**SOURCE**
In loop tasks, the output parameters of each transaction are stored in a list: loopResult. This list can be accessed in the transaction context to obtain the set of transaction execution results and to iterate over the results of each execution.

  • Loop Context Parameters
    • nrOfInstances: The total number of loop instances.
    • nrOfActiveInstances: The total number of currently active instances.
    • nrOfCompletedInstances: The total number of instances that have been completed.
    • loopResult: The result set of the loop instance executions.

Example State Diagram:

Saga_Loop Example State Diagram

FAQ

Q: Can the Saga service process be configured without using a global transaction ID to string everything together, to save on configuration work and avoid errors in manual configuration?

A: Saga generally has two implementations: one based on state machine definition, like Apache Camel Saga and Eventuate, and the other based on annotations and interceptors, like ServiceComb Saga. The latter does not require a state diagram configuration. Since Saga transactions do not guarantee isolation, extreme cases like dirty writes might prevent rollback operations. For example, in a distributed transaction, user A is credited before user B's balance is reduced. If user A spends the balance before the transaction is committed and a rollback occurs, compensation becomes impossible. Some business scenarios might allow the business to eventually succeed by continuing retries to complete the process, so the state machine engine provides both "rollback" capability and "forward" capability to recover the context and continue execution, aiming for final consistency. Implementations based on state machines are more common in production. Implementations based on annotations and interceptors will also be provided in the future.

Q: If service A is in system 1 and service B is in system 2, and a global transaction is initiated by A calling B to start a subtransaction, does system 2 also need to maintain the three tables of the Saga state machine and configure a StateMachineEngine in the Spring Bean configuration file?

A: No, it's not needed. Logs are only recorded by the initiator, and since Saga logs are only recorded by the initiator and the participant services do not have interface parameter requirements, Saga can easily integrate services from other organizations or legacy systems.

**DIRECTIONS**
1: In the Saga FAQ, why does the state machine engine offer a "forward" capability as well as rollback? Answer in one to three sentences.
2: Pick up the Saga FAQ after its last sentence and carry it on.

**DATA SHOWN**
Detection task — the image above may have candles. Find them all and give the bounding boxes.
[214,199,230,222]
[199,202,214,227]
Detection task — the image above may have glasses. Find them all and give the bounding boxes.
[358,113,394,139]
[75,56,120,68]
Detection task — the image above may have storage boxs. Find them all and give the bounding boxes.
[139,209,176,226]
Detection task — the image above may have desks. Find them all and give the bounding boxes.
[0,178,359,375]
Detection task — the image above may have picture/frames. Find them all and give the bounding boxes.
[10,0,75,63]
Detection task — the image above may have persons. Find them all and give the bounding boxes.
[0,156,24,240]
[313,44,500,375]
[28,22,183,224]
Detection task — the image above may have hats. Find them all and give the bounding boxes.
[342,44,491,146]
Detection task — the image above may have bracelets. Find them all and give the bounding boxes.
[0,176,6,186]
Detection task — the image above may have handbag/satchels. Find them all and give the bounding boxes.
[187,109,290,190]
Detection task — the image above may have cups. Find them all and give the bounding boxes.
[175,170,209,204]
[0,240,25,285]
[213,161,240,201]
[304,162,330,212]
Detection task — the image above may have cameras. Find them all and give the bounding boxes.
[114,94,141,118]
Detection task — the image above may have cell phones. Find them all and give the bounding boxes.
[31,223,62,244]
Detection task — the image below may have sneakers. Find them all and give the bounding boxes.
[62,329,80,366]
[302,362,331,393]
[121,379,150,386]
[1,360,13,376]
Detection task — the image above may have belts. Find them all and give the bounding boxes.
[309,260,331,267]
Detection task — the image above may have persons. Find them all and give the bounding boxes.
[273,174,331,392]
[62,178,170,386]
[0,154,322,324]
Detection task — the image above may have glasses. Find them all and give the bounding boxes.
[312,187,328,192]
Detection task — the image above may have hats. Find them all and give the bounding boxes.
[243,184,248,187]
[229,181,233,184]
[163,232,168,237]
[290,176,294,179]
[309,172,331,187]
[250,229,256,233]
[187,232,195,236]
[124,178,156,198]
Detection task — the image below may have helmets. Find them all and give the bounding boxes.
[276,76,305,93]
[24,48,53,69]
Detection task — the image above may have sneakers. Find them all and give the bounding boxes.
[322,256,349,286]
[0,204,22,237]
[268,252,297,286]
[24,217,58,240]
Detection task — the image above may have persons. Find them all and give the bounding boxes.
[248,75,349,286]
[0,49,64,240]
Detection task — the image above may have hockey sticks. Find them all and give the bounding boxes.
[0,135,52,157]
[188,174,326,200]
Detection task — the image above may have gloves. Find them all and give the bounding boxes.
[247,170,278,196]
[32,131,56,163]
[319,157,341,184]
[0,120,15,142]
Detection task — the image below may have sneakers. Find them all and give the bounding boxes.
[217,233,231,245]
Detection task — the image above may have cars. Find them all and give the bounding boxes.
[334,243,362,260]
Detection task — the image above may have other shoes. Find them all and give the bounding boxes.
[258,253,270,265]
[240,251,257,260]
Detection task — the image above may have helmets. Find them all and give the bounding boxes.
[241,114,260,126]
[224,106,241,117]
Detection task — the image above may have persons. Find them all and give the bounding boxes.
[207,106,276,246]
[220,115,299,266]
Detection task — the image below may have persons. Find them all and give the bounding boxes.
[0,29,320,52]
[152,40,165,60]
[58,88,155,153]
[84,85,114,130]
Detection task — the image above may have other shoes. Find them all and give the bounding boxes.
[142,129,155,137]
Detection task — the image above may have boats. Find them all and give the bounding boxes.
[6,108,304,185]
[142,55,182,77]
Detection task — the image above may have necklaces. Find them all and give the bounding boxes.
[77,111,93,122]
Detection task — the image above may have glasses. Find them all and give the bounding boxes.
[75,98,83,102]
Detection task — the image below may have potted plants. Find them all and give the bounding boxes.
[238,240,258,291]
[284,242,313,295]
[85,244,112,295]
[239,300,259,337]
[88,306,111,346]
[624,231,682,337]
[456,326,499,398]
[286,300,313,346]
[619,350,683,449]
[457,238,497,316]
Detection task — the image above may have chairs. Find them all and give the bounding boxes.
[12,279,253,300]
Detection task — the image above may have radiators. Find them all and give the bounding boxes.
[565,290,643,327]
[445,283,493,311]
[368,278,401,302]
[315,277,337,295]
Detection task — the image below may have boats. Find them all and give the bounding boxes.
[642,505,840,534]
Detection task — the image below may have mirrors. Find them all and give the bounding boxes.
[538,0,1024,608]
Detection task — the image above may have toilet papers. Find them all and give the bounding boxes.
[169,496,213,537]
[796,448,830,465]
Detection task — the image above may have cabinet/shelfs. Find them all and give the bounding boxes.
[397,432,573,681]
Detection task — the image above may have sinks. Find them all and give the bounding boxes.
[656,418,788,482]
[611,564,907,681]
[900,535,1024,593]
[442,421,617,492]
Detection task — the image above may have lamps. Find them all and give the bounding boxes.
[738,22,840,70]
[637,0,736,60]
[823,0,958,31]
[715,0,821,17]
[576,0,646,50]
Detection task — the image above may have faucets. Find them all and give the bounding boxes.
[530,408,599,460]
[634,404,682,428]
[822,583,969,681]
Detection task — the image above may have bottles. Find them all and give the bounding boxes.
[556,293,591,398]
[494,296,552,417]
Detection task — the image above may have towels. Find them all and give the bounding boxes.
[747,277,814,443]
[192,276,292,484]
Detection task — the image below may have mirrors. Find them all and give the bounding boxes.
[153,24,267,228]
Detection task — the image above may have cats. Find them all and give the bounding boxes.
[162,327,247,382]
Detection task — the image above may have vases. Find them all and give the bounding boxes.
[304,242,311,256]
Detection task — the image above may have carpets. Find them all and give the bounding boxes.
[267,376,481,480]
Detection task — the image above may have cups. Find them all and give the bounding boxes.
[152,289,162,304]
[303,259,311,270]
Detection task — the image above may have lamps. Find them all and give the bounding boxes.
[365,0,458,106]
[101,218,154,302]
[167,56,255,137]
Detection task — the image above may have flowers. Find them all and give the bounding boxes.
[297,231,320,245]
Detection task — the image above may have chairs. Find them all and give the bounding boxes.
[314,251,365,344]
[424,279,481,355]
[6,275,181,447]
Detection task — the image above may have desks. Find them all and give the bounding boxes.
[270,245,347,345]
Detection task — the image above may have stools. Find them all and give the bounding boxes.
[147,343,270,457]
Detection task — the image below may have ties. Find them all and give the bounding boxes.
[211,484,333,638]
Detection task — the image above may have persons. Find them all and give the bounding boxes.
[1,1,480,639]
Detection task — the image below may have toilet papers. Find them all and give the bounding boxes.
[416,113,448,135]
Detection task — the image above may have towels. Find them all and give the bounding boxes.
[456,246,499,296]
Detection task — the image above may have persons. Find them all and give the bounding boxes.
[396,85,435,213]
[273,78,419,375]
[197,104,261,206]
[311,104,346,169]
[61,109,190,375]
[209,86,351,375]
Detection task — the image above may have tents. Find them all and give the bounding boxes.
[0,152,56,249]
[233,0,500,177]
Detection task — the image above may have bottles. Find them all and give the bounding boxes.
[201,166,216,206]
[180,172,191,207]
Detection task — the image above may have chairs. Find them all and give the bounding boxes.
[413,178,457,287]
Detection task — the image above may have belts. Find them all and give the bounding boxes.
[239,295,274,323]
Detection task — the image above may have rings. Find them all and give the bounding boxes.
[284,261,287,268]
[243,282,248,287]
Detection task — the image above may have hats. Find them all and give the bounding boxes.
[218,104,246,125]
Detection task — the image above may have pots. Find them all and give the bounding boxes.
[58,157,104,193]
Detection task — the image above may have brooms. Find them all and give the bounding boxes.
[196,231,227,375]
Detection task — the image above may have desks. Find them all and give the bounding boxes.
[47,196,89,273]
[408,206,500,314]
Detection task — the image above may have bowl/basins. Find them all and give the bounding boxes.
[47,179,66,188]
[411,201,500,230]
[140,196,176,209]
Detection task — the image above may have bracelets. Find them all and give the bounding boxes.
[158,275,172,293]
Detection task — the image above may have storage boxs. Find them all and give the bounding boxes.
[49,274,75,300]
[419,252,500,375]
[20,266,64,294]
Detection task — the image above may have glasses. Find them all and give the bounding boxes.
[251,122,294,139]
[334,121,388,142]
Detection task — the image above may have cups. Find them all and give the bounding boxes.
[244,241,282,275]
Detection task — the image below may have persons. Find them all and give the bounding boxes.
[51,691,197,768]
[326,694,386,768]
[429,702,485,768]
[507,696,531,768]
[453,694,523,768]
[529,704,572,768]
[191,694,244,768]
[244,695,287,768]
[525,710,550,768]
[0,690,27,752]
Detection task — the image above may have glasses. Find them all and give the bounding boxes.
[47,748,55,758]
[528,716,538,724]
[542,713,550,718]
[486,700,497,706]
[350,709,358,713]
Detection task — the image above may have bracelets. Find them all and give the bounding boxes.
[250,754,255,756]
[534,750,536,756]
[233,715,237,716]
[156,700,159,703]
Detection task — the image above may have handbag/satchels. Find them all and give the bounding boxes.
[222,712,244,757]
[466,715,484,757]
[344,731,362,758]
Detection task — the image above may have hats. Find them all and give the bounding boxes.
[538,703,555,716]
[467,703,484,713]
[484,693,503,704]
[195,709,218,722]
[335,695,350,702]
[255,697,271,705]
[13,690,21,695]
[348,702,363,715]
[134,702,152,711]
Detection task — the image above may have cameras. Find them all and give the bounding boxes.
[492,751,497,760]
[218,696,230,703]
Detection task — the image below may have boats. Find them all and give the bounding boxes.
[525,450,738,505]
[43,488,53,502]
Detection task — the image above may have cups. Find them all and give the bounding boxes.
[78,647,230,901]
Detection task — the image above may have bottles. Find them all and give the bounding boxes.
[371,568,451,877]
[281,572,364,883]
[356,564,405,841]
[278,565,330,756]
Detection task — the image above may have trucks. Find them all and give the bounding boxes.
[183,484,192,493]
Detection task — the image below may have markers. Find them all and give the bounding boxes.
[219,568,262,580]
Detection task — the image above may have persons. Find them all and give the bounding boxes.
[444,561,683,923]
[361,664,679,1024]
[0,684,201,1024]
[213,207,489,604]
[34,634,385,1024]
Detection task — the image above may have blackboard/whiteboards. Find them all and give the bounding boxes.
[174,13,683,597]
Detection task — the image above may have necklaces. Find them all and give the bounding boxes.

**RESULTS OF THE EXERCISE**
1: Saga transactions don't guarantee isolation, so a dirty write can make rollback impossible. For example, if user A is credited before user B's balance is reduced and spends the money before the commit, compensation can't happen. Because some business scenarios can still succeed through continued retries, the engine can also recover the context and keep executing toward final consistency.

2:
Q: If services in systems 1 and 2 can call each other and both can initiate global transactions, can they be used in this way? Then, do both systems 1 and 2 need to maintain the three tables of the Saga state machine and configure a StateMachineEngine?

A: Yes, they can be used in this way. If both systems initiate Saga transactions, then both would need to record those three tables and configure a StateMachineEngine.

Q: When using Seata, it's currently in AT mode. How big would the transformation be if we switched to Saga mode?

A: AT mode is completely transparent, whereas Saga is more invasive as it requires configuration of the state machine JSON. If there are many services, the transformation could be substantial.

Q: Is Saga mode an enhancement of long transaction processing based on AT mode?

A: No, it's not based on AT. The client sides are completely separate, though the server side is reused. You can see many examples in Saga's unit tests: https://github.com/apache/incubator-seata/tree/develop/test/src/test/java/io/seata/saga/engine

Q: In the developer documentation, the state machine engine's principle diagram shows an EventQueue that is used only for initiating distributed transactions and calling other system services as if calling local services. Are the systems still using RPC calls? And is it not purely event-driven between systems? (By "purely event-driven between systems," I mean even RPC is non-blocking.)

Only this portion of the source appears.